La espera nocturna se transforma en un distorsionado espejo donde el dolor del otro toma imposibles formas de alcanzar. El narrador se encuentra reconstruyendo lo que quedó atrás, pero no como un observador pasivo.
Es como si intentara volver a una nave que ya ha despegado sin él, una metáfora que encapsula la desconexión emocional y la separación que el tiempo y el dolor provocan.
“¿Dónde estábamos anoche?”, se convierte en una pregunta retórica, una búsqueda de una respuesta que tal vez nunca llegue.
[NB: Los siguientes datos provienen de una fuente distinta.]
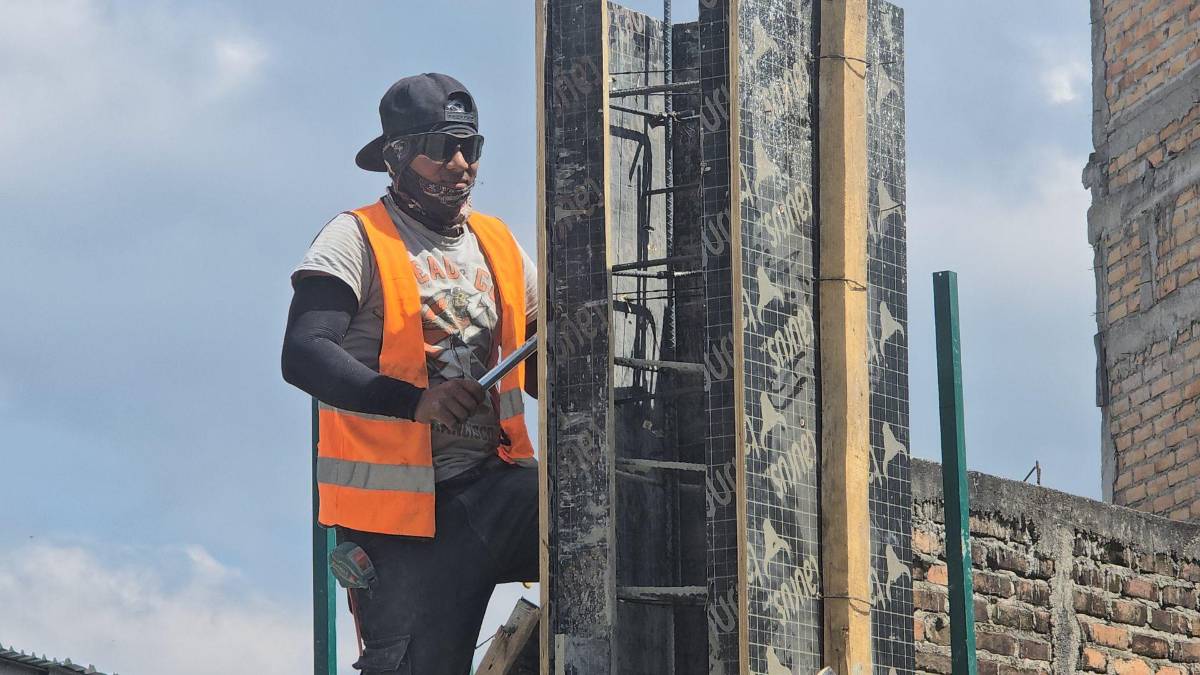 “Prometieron ocho hospitales... y en dos ni siquiera pusieron la primera piedra”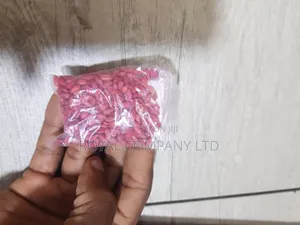 Rat Killer Dosage/Rat Chaser (4pcs)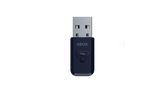 Stealth 700 (Gen 3) Xbox Consoles Transmitter - Cobalt Blue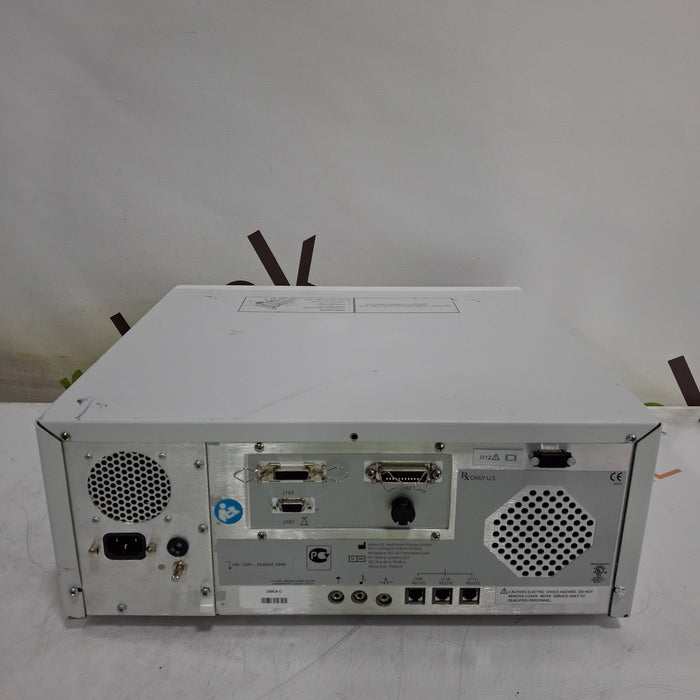 GE Healthcare Corometrics 250cx Series Model 259cx-c Fetal Monitor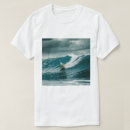 Recherche de mouette tshirts Océan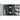 Alternate-Image3 Image for HPE SMART CHOICE ProLiant DL380 G11 2U Rack Server - 1 x Intel Xeon Silver 4510 2.4 GHz - 64 GB RAM - 16 TB HDD - (2 x 8TB) HDD Configuration - Serial ATA/600, 12Gb/s SAS Controller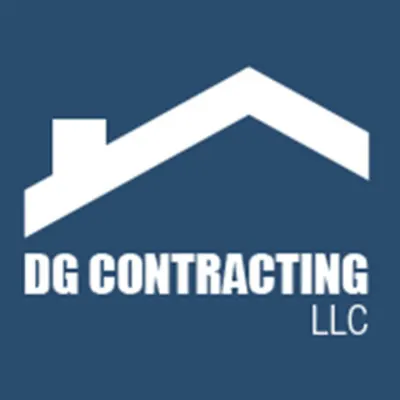 D G Contracting, LLC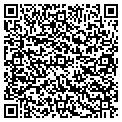 QR code with New Hope Foundation contacts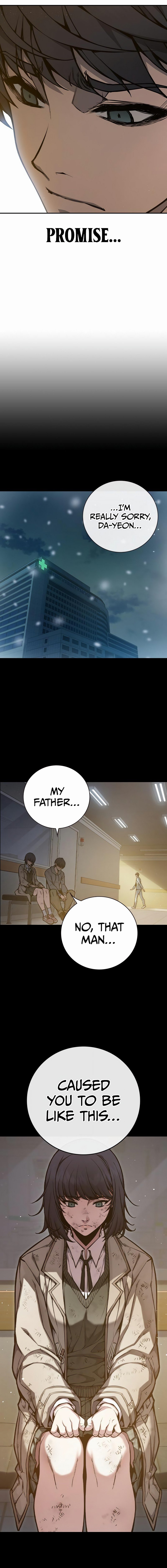 Page 20 of Chapter 1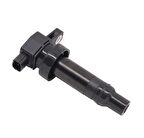 Ateşleme Bobini 1 Adet Hyundaı Accent 1.6 2010-2019  27301 2b010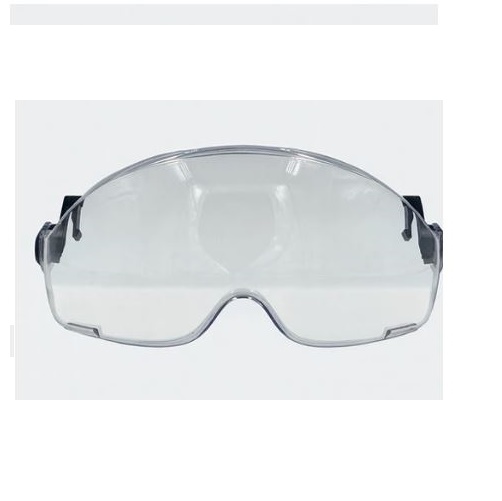 Visier für DURO-Schutzhelm MMXX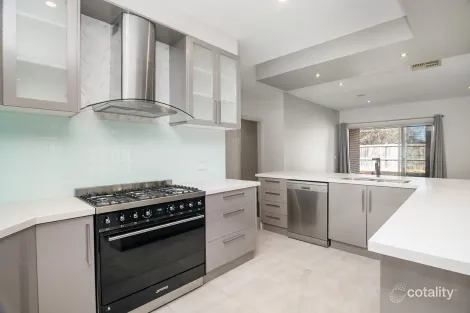 Property photo of 13 Eliot Avenue Doreen VIC 3754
Porque anoche, y todo lo que ocurrió en ese lapso de tiempo, ya se ha desvanecido, como el comportamiento del otro, que ha mutado en algo inaprensible.
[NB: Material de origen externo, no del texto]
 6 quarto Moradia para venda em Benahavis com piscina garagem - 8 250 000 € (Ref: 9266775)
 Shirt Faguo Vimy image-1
El vacío, en lugar de ser un espacio de ausencia, se convierte en una constante presencia que no necesita explicación. No es que falte algo, es que el vacío mismo se ha instalado como una verdad que el narrador acepta, aunque con una sensación de extrañeza.
El dolor, entonces, ya no es algo compartido o siquiera comprensible; es una nave espacial que ha partido sin nosotros, un trayecto que no podemos seguir ni comprender. La espera se vuelve su propio fin, su propia respuesta, donde el vacío no falta porque, en realidad, siempre ha estado ahí.